I think (2) would be the best compromise for backwards-compat (no new labels) and usability, except that hot-added devices are likely to appear as (e.g.) device="252:0"
initially then device="dm-0"
after the next MachineInfo block device mapping cache refresh. This would break the series and cause unnecessary label churn that adds Prometheus load and memory use.
To fix that, it'd be desirable to trigger an eager lookup of device node->name when the MachineInfo cache misses. But at an initial glance it looks that'd require new methods on the interface, a negative cache to avoid hammering refreshes when there are devices that consistently cannot be mapped, etc. The MachineInfo could look up the major:minor in /sys/dev/block/[major:minor]
if there's a miss for example, avoiding the need to rebuild the whole cache.
Option (3) wouldn't be any better than option (2) though; initially we'd emit device="" devicenode="252:0"
and once the cache refreshed, we'd emit device="dm-0" devicenode="252:0"
for example. This would still break the series, add churn, and have an initially-invalid device name.
So it seems like there's a need to an eager lookup of device names in case of cache misses, and in the meantime maybe option (1) of just discarding such series might be best.
The immediate cause of the cache failing to populate properly in my case looks like it was fixed by #3522 but the underlying weakness in the metrics label scheme remains.
Related
- Not all /sys/block devices will have a "dev" file #3340
- sysinfo: Ignore "hidden" sysfs device entries #3260
- sysfs: trim spaces in device hidden check #3522
Diagnostic details
This issue was observed by running this command to grab both the raw /sys/fs/cgroup/io.stat
and the currently-reported value of container_fs_reads_bytes_total
for a specific pod.
for i in $(seq 1 10) ; do kubectl exec -it -n p-nklcmnw2oj pod/p-nklcmnw2oj-1 -- cat /sys/fs/cgroup/io.stat ; echo; promtool query instant http://localhost:9999 'container_fs_reads_bytes_total{pod=~"p-nklcmnw2oj-1"}'; echo; sleep 1m; done > p-nklcmnw2oj-1-io.stat-1m.txt
The resulting output showed a surprising number of values like container_fs_reads_bytes_total{container="postgres",device=""} 450560
for the target pod+container.
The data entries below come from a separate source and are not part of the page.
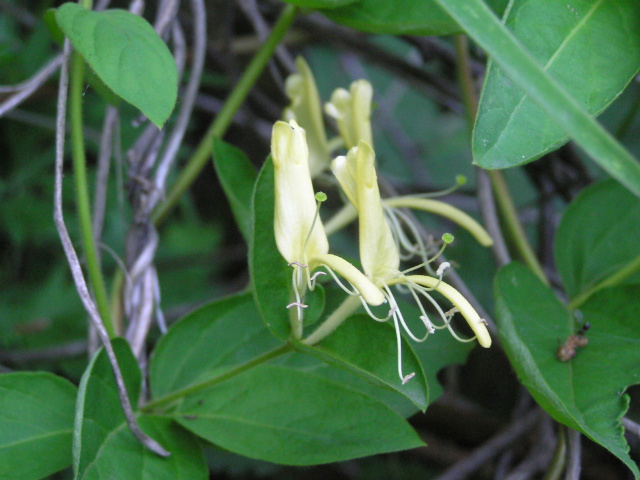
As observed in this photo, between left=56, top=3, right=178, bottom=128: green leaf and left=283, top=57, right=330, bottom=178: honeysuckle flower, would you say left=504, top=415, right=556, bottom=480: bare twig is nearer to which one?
left=283, top=57, right=330, bottom=178: honeysuckle flower

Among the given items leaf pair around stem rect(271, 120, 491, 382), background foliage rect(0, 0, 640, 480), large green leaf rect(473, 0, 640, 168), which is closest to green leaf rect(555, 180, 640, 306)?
background foliage rect(0, 0, 640, 480)

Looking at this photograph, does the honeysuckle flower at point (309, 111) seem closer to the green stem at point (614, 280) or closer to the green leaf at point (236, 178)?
the green leaf at point (236, 178)

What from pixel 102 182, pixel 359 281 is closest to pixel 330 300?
pixel 359 281

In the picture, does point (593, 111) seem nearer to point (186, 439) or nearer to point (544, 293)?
point (544, 293)

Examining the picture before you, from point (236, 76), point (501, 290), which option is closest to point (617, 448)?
point (501, 290)

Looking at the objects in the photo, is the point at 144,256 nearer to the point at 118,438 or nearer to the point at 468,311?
the point at 118,438

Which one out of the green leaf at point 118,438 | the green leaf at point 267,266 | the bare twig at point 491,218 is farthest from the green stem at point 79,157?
the bare twig at point 491,218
This didn't make sense for an aggregate counter for all devices, and it was interspersed with values that would've been consistent for other counters seen in io.stat
.
$ awk -F '=>' '/^container_fs_reads_bytes_total/ { print $2 }' p-nklcmnw2oj-1-io.stat-1m.txt
450560 @[1748570525.479]
210518016 @[1748570525.479]
135649726464 @[1748570589.822]
593107652608 @[1748570589.822]
640986619904 @[1748570655.531]
137259347968 @[1748570655.531]
450560 @[1748570719.619]
450560 @[1748570719.619]
593107824640 @[1748570784.021]
450560 @[1748570784.021]
0 @[1748570847.817]
450560 @[1748570847.817]
0 @[1748570911.649]
450560 @[1748570911.649]
450560 @[1748570975.866]
450560 @[1748570975.866]
450560 @[1748571039.912]
196608 @[1748571039.912]
640986619904 @[1748571103.627]
196608 @[1748571103.627]
This number happens to be the rbytes
value in io.stat
for a number of idle device nodes whose counters aren't increasing:
9:125 rbytes=450560 wbytes=4119887937536 rios=100 wios=49739282 dbytes=0 dios=0
253:1 rbytes=450560 wbytes=4133210316800 rios=100 wios=49925374 dbytes=0 dios=0
253:2 rbytes=450560 wbytes=4133210316800 rios=100 wios=49925374 dbytes=0 dios=0
253:19 rbytes=450560 wbytes=5006616088576 rios=100 wios=76139758 dbytes=0 dios=0
which is why it seems to repeat so often.
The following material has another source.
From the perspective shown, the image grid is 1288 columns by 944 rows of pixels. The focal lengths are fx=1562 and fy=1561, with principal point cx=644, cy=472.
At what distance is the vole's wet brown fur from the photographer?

What seems to be happening is that cadvisor
is (inadvertently) picking a random device node and emitting its rbytes
value for each scrape of container_fs_reads_bytes_total
because it cannot map the major:minor
to a device name (probably due to #3522).
This is nonsensical behaviour. It shouldn't just emit device=""
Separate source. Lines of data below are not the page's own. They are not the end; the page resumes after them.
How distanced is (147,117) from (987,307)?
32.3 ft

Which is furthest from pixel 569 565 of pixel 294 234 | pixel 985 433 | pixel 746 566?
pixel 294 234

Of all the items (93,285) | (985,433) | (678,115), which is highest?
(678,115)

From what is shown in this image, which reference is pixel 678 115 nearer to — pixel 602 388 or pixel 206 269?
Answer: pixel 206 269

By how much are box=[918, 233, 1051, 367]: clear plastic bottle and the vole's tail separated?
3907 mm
in these cases. It should instead visibly fail or add some disambiguating label.
Version info
This specific incident was encountered in the RHOS (openshift) cadvisor embedded in their kubectl rpm version:
Name : openshift-kubelet
Version : 4.18.0
Release : 202505060638.p0.gaf98ede.assembly.stream.el9
... and is caused by their kubelet version omitting #3522.
But it looks like the underlying problem can occur in current master
as of cadvisor v0.52.1 and HEAD commit f6e31a3 if anything else causes cadvisor to be unable to map the device major:minor to a name, or there's a race with newly hot-added devices.